## start Passage shown
Psychology in Action (PSYL10150)
Psychology in Action (PSYL10150)
The course will allow you to experience psychology in action in two contexts – in academic research and in the wider world. The goal is to show how the skills you’ve gained during the programme so far can be applied in real life and to familiarise you with some environments in which science is done and communicated.
The course is split into four sections, one per block, with two interweaving themes of research in academia and science communication. It is delivered through an online component with self-study modules, graded quizzes, tutor moderated online discussions and short assessments. The online component is are supported by introductory lectures and hands-on workshops to develop practical skills.
Research in academia
This section runs in weeks 1-5 in semester 1. It covers how research is done in academia and other environments, how research funding works and the basics of the academic publishing system. This information will help you understand the context of research you read about in papers, and be better prepared for your own projects. It also contains information on research ethics, which will be useful for your Mini-Dissertation and Year 4 Dissertations.
Varieties of science engagement
This section runs in weeks 7-11 in semester 1. It covers the basics of science communication and engagement for various audiences, including the psychological research behind science engagement. It also contains information on running interviews, and examples of excellent science communication.
## end Passage shown
> Aim A: Echo the part of the Psychology in Action course description that opens with the words containing "Varieties of science" and closes with "excellent science communication.".
> Aim B: According to the Psychology in Action course description, which weeks of semester 1 does the "Varieties of science engagement" section run?
> Aim C: Go on with the Psychology in Action course description from its last sentence.
## start Record set
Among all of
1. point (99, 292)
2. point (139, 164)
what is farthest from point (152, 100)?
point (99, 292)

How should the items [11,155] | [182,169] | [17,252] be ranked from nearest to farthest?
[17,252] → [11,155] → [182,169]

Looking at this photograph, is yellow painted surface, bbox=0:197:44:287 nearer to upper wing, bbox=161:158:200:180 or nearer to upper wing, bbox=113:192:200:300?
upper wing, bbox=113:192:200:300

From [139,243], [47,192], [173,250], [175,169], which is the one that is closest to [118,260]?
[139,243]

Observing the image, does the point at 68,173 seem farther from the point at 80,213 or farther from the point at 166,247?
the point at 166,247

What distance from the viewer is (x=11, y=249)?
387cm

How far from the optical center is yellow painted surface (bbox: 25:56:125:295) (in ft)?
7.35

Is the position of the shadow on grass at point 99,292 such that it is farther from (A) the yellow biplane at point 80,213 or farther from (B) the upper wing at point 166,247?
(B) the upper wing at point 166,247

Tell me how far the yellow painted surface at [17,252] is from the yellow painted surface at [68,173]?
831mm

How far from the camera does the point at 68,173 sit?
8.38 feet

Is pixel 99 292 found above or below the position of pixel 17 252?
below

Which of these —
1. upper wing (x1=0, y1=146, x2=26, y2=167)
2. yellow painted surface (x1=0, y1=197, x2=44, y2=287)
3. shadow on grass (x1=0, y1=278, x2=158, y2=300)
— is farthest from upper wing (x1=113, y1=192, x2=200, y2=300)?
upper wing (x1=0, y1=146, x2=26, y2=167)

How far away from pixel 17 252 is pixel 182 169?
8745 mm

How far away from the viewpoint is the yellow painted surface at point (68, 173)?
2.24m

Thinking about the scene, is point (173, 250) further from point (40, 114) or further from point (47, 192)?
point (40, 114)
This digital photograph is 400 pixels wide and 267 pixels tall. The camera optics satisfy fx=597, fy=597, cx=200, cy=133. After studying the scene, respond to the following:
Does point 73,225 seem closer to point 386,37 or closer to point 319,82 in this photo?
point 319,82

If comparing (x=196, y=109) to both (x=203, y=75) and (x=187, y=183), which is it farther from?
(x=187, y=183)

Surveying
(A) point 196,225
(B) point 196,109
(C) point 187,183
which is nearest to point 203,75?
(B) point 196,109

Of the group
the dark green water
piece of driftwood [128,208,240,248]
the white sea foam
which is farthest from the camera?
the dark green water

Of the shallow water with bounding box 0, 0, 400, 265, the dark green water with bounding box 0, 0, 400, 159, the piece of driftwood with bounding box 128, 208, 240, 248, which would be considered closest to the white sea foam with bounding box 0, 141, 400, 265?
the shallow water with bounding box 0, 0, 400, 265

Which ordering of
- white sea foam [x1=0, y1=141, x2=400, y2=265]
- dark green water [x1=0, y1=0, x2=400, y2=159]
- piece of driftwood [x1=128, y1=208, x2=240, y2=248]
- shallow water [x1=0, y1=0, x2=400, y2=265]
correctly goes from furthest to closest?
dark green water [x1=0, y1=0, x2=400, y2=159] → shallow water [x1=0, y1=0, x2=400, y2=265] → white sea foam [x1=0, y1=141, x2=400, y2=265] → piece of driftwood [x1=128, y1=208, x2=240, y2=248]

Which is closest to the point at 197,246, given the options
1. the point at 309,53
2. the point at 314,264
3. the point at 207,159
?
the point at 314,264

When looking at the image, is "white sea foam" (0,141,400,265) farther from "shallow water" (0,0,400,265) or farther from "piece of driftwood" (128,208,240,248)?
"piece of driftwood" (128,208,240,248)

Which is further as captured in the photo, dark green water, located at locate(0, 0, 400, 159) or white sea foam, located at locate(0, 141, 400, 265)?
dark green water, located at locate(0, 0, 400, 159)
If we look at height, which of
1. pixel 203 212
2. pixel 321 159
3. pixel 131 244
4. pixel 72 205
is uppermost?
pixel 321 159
## end Record set
> Response A:
Varieties of science engagement
This section runs in weeks 7-11 in semester 1. It covers the basics of science communication and engagement for various audiences, including the psychological research behind science engagement. It also contains information on running interviews, and examples of excellent science communication.

> Response B: Weeks 7-11.

> Response C:
This section runs in weeks 1-5 in Semester 2. It covers the issues surrounding the current ‘replication crisis’ in social sciences, including its roots, the effects it’s had on science, and the solutions that psychology has to implement to improve the reliability of its findings.
Debating science and psychology
This section runs in weeks 6-10 in semester 2. It covers a few examples of social debates over science (such as the disagreements over global warming and intelligence research), the psychology behind such conflicts, and some evidence regarding how to communicate science in a way that works for audiences with varying beliefs and priorities.
For this component, you will work in your Mini Dissertation groups to conduct a short interview with one of our active research staff members (who isn’t your supervisor). The research interview aims to give you more insight into the types of research done at Edinburgh University and give you a chance to talk to active researchers in fields related to your own project. This element will also directly feed into the final assessment for the course.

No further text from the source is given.